## RECORDS
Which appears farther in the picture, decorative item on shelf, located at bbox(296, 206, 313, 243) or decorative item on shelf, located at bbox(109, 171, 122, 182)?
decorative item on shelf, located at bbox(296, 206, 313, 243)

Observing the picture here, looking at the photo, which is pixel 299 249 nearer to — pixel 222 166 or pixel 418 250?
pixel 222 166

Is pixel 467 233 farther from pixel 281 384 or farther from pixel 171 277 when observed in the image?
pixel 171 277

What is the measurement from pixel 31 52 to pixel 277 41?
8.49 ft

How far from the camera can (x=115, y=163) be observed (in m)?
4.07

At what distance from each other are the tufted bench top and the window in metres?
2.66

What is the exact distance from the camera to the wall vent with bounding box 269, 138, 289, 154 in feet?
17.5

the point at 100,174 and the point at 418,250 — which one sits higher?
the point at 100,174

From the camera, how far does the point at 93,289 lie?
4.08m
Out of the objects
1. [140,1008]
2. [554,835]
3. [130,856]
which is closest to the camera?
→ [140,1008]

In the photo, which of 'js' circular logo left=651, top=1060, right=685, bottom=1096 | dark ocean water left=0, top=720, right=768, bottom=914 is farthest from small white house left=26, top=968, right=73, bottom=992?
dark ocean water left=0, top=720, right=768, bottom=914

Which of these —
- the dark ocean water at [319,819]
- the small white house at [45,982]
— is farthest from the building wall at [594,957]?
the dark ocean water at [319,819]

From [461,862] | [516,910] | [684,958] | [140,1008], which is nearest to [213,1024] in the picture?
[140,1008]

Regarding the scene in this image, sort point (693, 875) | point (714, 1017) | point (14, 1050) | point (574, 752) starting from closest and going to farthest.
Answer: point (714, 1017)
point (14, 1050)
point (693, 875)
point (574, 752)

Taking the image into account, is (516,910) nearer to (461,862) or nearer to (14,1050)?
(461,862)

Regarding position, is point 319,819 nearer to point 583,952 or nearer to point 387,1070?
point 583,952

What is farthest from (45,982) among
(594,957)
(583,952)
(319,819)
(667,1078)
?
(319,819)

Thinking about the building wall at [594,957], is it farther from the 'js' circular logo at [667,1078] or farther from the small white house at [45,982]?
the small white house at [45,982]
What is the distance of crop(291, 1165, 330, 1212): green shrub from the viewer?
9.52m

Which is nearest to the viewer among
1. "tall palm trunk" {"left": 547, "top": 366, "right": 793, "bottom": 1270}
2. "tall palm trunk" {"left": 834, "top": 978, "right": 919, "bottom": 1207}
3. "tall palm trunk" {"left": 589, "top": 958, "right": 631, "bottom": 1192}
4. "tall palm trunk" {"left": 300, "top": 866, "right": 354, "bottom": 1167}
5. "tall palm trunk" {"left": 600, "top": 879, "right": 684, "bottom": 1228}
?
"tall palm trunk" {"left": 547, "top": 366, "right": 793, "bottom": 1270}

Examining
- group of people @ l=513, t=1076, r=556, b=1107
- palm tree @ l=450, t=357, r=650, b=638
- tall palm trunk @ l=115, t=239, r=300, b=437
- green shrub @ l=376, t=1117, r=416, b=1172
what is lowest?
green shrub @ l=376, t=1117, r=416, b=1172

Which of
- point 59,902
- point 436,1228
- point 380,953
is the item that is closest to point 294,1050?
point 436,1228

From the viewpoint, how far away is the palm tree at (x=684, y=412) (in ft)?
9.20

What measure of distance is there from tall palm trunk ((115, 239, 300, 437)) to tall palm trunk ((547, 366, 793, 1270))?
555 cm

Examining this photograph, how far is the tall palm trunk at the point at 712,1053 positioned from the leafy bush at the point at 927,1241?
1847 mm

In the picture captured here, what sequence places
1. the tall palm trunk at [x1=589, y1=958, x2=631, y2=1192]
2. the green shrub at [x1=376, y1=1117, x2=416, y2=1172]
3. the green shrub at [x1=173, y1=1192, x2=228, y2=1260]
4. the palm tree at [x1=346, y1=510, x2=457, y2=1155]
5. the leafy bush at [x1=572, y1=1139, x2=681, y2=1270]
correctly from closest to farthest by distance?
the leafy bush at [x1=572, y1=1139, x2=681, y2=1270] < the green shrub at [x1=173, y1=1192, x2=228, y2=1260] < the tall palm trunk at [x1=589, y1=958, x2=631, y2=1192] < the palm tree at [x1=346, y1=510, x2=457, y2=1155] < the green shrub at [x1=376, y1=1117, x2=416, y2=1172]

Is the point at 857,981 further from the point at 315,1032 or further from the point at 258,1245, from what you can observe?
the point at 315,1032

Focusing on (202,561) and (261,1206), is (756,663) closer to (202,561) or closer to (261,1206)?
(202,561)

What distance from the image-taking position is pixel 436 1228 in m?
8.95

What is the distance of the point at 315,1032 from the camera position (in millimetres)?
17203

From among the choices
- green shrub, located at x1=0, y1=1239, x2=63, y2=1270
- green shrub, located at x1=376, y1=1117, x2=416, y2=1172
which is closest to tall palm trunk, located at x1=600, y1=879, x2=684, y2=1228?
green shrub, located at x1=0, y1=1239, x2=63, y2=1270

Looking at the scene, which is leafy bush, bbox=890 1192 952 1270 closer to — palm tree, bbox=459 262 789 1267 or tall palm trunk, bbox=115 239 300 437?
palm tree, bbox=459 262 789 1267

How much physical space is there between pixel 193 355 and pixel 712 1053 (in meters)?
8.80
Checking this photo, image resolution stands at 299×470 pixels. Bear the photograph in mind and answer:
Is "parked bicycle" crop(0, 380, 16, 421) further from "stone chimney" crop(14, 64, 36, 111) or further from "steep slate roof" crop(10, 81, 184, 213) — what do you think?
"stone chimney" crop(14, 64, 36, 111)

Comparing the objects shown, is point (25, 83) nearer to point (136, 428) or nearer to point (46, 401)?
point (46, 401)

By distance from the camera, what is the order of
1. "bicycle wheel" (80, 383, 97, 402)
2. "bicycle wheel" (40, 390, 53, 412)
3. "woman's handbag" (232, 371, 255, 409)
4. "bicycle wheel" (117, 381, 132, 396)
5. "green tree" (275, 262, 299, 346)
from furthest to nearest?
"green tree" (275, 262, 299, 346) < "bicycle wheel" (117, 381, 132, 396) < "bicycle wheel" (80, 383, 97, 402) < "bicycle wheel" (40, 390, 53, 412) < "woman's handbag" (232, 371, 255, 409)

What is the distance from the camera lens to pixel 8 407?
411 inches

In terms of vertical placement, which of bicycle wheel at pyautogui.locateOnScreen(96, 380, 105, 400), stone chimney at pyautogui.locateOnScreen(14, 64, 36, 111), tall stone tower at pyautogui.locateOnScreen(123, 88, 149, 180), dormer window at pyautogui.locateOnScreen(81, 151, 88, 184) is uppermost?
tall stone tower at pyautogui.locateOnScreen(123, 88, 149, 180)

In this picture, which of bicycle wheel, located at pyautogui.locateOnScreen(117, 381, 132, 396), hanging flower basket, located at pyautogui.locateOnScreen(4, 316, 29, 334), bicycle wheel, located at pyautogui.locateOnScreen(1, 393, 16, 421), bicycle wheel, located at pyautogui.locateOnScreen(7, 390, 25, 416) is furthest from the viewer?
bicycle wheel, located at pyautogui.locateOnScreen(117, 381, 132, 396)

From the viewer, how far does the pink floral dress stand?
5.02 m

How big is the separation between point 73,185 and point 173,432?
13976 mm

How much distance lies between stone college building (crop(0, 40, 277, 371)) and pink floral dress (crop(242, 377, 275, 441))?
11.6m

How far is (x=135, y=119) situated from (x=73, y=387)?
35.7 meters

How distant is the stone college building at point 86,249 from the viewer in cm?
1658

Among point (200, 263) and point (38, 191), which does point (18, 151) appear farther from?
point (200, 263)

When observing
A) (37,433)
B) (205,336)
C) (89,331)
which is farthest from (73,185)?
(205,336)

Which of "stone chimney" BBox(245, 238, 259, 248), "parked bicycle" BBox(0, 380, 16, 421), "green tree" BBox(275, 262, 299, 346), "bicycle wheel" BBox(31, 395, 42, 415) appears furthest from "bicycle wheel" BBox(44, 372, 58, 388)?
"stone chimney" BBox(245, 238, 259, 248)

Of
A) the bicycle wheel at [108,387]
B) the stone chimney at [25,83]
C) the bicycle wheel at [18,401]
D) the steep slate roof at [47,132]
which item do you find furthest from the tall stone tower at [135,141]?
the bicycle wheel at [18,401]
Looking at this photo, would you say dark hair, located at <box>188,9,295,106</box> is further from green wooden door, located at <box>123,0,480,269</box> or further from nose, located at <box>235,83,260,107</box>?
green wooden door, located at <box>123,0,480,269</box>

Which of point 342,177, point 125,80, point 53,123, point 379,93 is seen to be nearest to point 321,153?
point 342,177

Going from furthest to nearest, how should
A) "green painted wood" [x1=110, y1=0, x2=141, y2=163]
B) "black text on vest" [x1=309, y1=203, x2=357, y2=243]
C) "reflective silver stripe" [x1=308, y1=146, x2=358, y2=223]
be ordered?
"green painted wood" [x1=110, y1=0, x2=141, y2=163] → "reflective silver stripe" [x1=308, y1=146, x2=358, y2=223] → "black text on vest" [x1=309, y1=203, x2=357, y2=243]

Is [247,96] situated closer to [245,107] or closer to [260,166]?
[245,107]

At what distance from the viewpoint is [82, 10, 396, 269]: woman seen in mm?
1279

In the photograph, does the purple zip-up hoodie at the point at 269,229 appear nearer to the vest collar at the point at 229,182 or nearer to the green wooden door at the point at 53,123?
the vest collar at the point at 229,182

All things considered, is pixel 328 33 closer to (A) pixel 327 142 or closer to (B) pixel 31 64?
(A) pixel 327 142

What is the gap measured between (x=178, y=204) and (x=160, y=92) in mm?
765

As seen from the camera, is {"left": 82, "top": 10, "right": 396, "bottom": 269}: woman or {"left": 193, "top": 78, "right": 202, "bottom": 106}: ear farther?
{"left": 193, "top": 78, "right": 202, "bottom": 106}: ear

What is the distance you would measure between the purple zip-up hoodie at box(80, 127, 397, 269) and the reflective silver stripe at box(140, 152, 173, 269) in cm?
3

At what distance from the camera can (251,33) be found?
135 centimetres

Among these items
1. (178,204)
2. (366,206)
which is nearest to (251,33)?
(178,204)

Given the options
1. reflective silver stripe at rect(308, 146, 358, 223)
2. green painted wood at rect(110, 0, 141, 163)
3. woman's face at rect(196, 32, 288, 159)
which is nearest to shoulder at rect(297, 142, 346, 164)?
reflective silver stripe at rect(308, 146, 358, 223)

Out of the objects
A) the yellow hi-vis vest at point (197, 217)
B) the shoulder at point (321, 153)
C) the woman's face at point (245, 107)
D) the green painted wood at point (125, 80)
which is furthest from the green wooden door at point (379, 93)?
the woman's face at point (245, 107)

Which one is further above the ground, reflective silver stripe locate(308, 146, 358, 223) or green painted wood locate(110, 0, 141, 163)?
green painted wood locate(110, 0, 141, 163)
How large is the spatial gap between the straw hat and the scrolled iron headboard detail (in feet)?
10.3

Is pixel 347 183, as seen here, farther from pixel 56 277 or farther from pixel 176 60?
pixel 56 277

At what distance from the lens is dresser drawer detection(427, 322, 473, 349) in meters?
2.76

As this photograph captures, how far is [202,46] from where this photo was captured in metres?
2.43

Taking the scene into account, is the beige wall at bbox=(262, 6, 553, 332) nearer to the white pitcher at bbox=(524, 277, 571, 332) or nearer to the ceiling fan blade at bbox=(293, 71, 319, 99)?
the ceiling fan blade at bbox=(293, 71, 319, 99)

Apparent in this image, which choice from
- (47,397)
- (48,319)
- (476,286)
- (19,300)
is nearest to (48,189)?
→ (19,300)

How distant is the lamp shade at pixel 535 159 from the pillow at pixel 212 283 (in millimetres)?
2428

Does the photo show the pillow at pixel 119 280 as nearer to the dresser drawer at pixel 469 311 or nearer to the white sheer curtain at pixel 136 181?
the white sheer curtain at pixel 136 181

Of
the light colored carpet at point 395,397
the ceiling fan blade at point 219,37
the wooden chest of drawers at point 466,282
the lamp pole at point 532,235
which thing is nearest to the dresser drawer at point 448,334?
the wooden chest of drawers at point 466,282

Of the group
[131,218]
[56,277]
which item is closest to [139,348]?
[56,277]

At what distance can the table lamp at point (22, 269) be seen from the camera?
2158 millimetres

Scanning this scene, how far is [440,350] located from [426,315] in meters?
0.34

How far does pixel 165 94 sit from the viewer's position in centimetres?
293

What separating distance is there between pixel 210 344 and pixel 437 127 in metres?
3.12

## STATED GOAL
Repeat exactly, and only, the lines from the line containing "Is pixel 347" through the last line of the records above, both included.

## WRITTEN RESPONSE
Is pixel 347 183, as seen here, farther from pixel 56 277 or farther from pixel 176 60?
pixel 56 277

At what distance from the lens is dresser drawer detection(427, 322, 473, 349) in meters?
2.76

As this photograph captures, how far is [202,46] from where this photo was captured in metres?
2.43

Taking the scene into account, is the beige wall at bbox=(262, 6, 553, 332) nearer to the white pitcher at bbox=(524, 277, 571, 332) or nearer to the ceiling fan blade at bbox=(293, 71, 319, 99)?
the ceiling fan blade at bbox=(293, 71, 319, 99)

Apparent in this image, which choice from
- (47,397)
- (48,319)
- (476,286)
- (19,300)
is nearest to (48,189)?
→ (19,300)

How distant is the lamp shade at pixel 535 159 from the pillow at pixel 212 283 (in millimetres)?
2428

Does the photo show the pillow at pixel 119 280 as nearer to the dresser drawer at pixel 469 311 or nearer to the white sheer curtain at pixel 136 181?
the white sheer curtain at pixel 136 181

Of
the light colored carpet at point 395,397
the ceiling fan blade at point 219,37
the wooden chest of drawers at point 466,282
the lamp pole at point 532,235
which thing is nearest to the dresser drawer at point 448,334?
the wooden chest of drawers at point 466,282

Of the group
[131,218]
[56,277]
which item is closest to [139,348]?
[56,277]

At what distance can the table lamp at point (22, 269) be seen from the camera?
2158 millimetres

Scanning this scene, how far is [440,350] located from [426,315] in meters?
0.34

How far does pixel 165 94 sit from the viewer's position in centimetres?
293

What separating distance is there between pixel 210 344 and pixel 437 127 in metres?
3.12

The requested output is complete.